| Ada banyak jalan untuk
berdarmawisata mengelilingi Indonesia sebanyak pulau yang ada.
Lebih dari 30 maskapai penerbangan internasional terbang melintasi
Indonesia, transport laut seperti speedboat dan jetfoil dapat
digunakan dari Singapura menuju pulau terdekat Sumatera, Jawa,
Bali, Lombok dan pulau-pulau lainnya di bagian timur Indonesia.

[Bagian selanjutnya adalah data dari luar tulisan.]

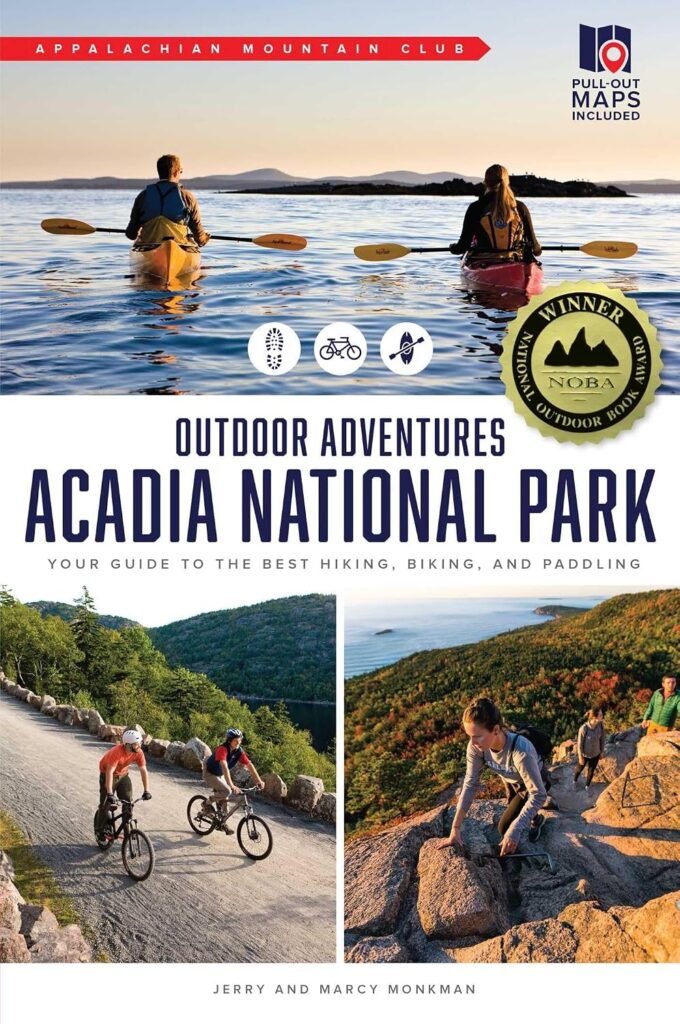 Book cover of "Outdoor Adventures Acadia National Park. Your Guide to the Best Hiking, Biking, and Paddling" by Jerry and Marcy Monkman, published by the Appalachian Mountain Club. Three photographs show two kayakers on calm coastal water, cyclists riding a gravel carriage road, and hikers climbing a rocky mountainside, with badges reading "Pull Out Maps Included" and "Winner National Outdoor Book Award."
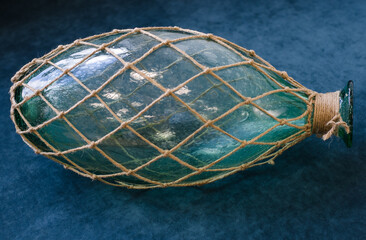 On  blue background is  large glass bottle covered with  woven net of coarse rope.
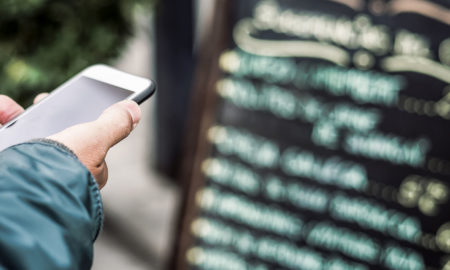 man checking restaurant reviews on Yelp or Google in front of a written menu.
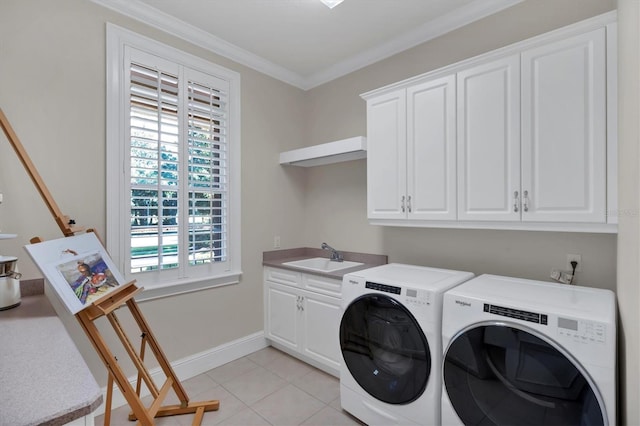 washroom with cabinets, ornamental molding, washing machine and dryer, light tile patterned floors, and sink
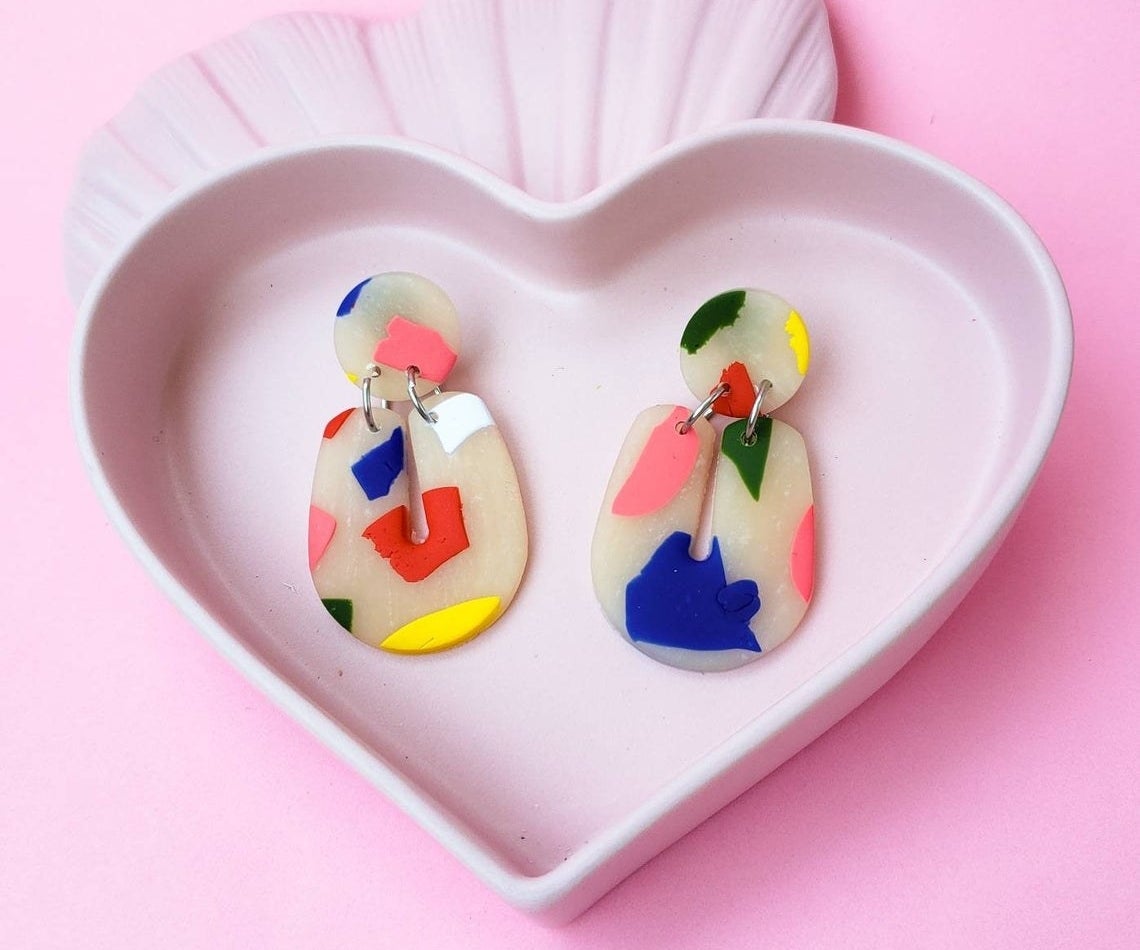 A pair of earrings in a small tray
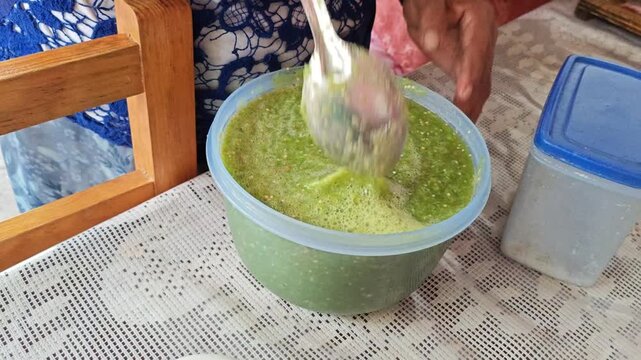 Stirring fresh green Mexican salsa in a plastic container with a spoon.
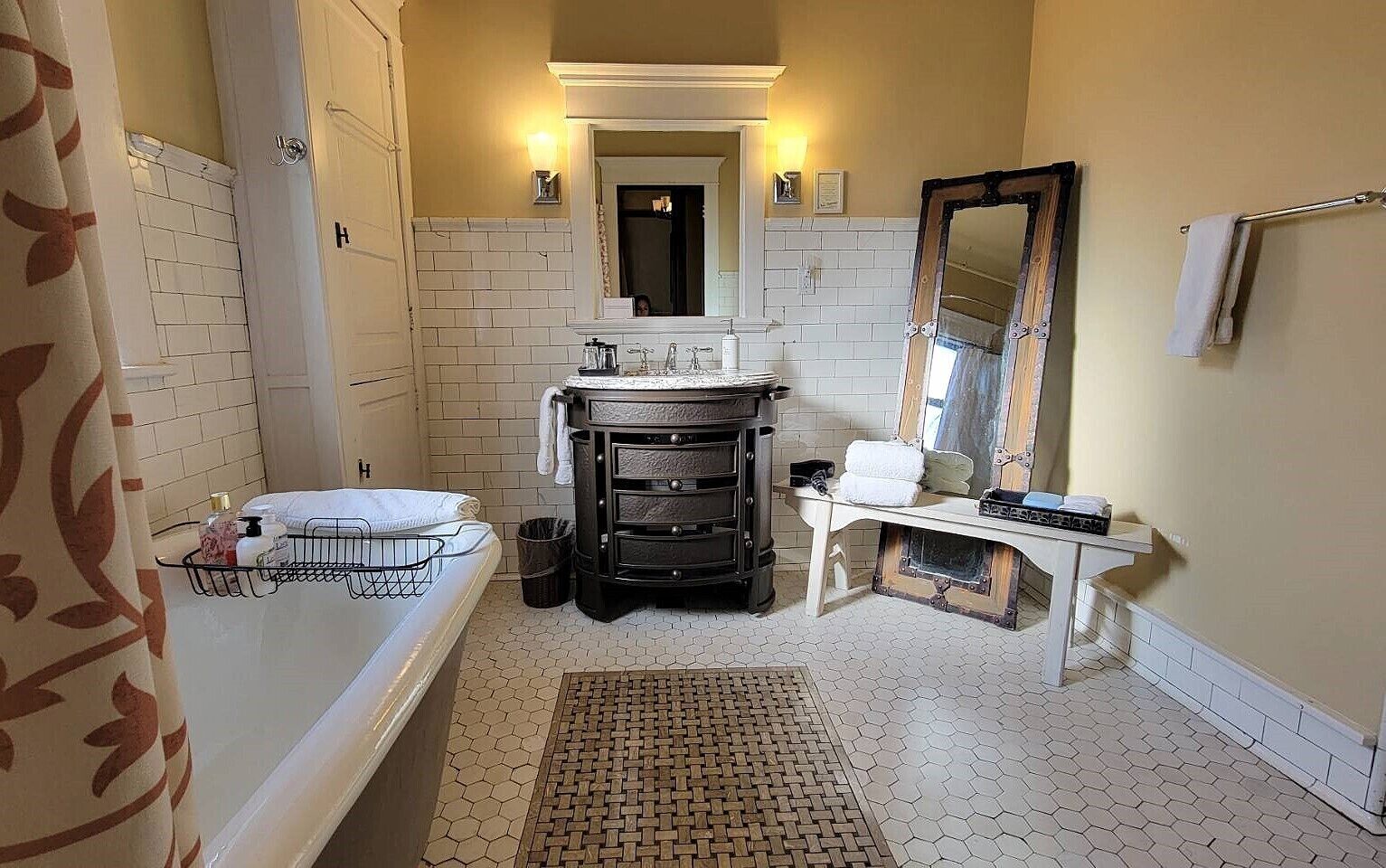A bathroom with a bathtub, a sink, a mirror, and a vanity with drawers.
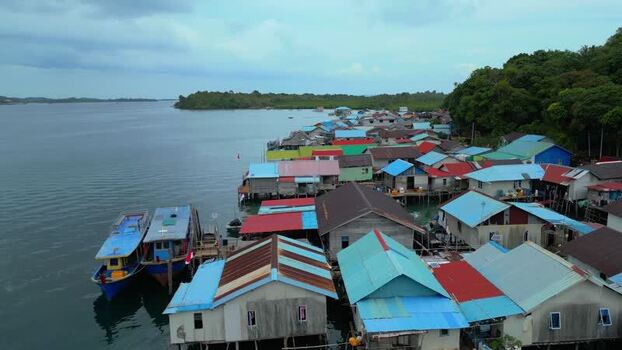 Aerial view of stilt houses on Batam Island Indonesia. Aerial view of stilt houses on Batam Island Indonesia.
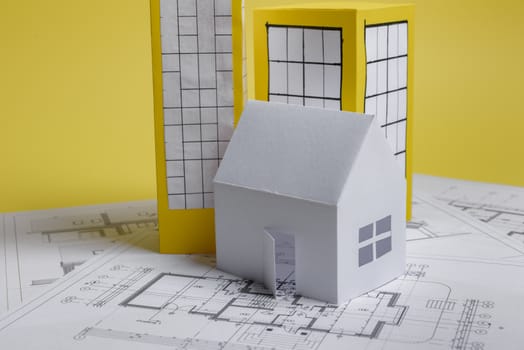 Yellow paper block of flats on yellow background paper. Minimalistic and simple concept, style. Copy space. Horizontal orientation.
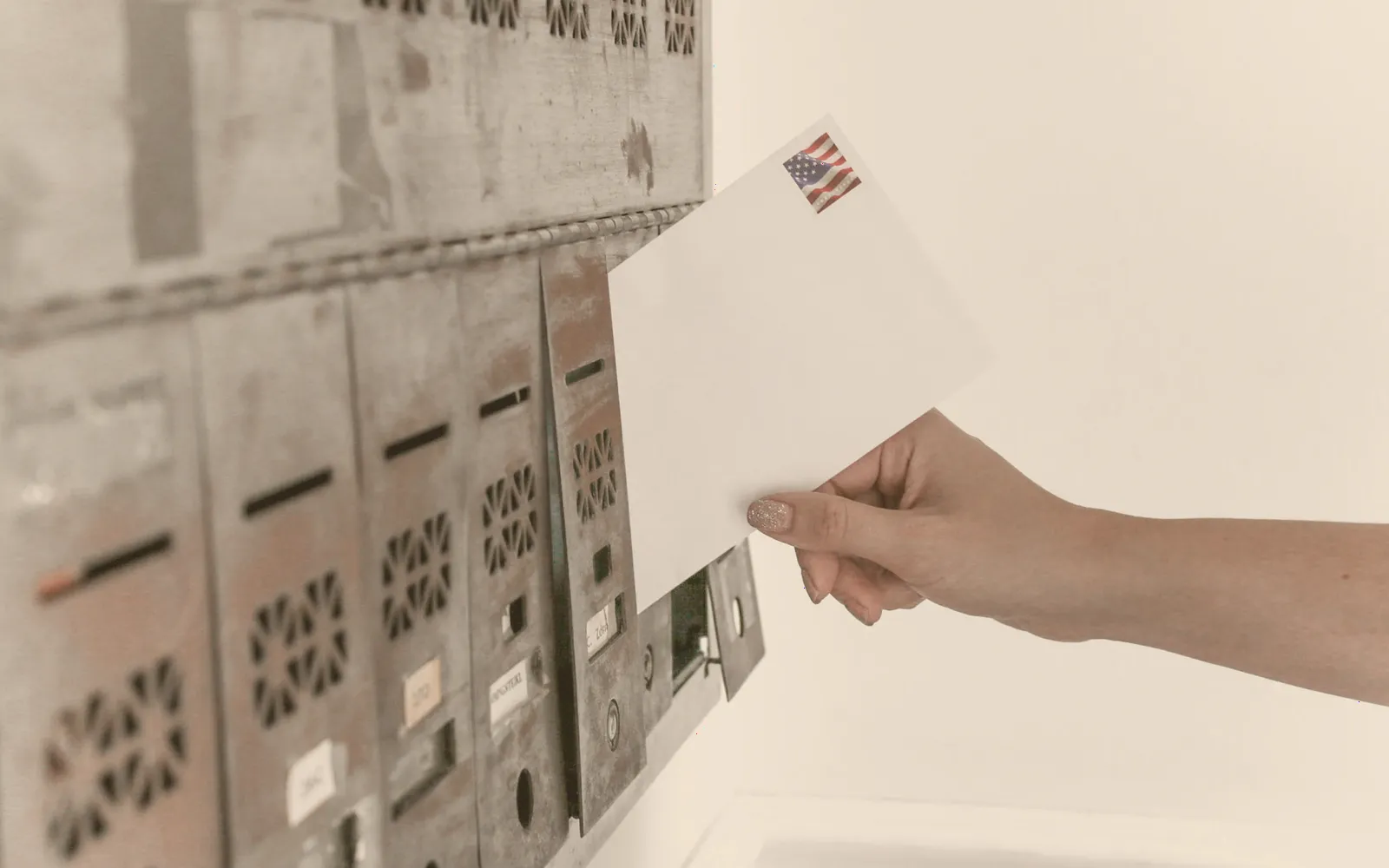 Hand wirft einen frankierten Brief in eine Briefkastenanlage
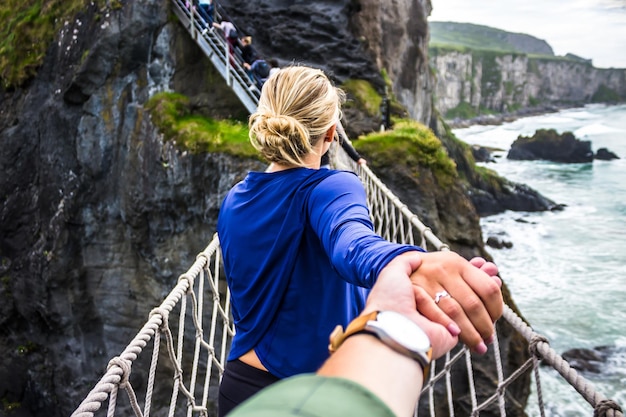 Mooie paar hand in hand en wandelen op de touwbrug van Carrick-a-rede in Noord-Ierland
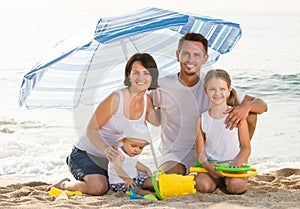 Family sitting under umbrella on the beach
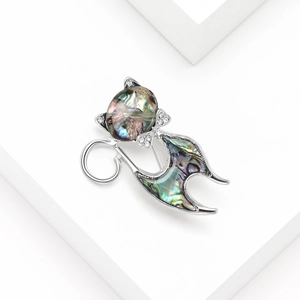 Elegant cat brooch featuring natural abalone shell and sparkling crystals in silver tone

Untuk meningkatkan kebijakan pengembangan pariwisata, pemerintah
berusaha keras mengembangkan industri pariwisata negara dengan
menciptakan suasana yang ramah, mendorong kemajuan sarana
penginapan dan sarana pariwisata lainnya dengan mengintensifkan
program-program yang terencana, membangun infrastruktur yang
menunjang serta mempromosikan negara sebagai sebuah tujuan
wisata kelas dunia. Sebagai negara maritim, Indonesia memiliki
potensi menjadi tujuan berlayar dengan 80.000 km garis pantai
dan luas lautan yang empat kali lebih luas dari luas daratan
yang dimilikinya.
Bebatuan karang Indonesia adalah yang paling bervariasi dan
terpenting bagi ekosistem dunia. Bebatuan karang terbaik terletak
di Wakatobi, sementara jenis-jenis spesies ikan yang langka
dapat ditemukan sekitar pulau Komodo, Teluk Tomini dan Bunaken.
Tempat wisata maritim terbaik lainnya adalah Pulau Peucang
dan Pulau Panaitan yang terletak di semenanjung daerah cagar
Ujung Kulon, Jawa Barat. Daerah batuan karang lainnya adalah
Tangkoko Batuangus di Sulawesi Utara, Pulau Kasa yang terletak
dekat Ambon di Provinsi Maluku serta batuan karang di Bali
Barat, Bali. Selain hal di atas, candi Borobudur masih menjadi
salah satu potensi atraksi wisata bagi pengembangan lokasi
tujuan wisata yang terkait bidang keagamaan.
Pemerintah telah menciptakan 116 daerah wisata yang tersebar
di sepanjang negara. Satu daerah telah beroperasi secara menyeluruh,
9 daerah masih beroperasi secara parsial, 8 daerah dalam perbaikan
dan 83 daerah lainnya sedang dalam tahap perencanaan. Sejauh
ini terdapat lebih dari 458 tujuan dan atraksi wisata yang
telah didata serta sedang ditingkatkan.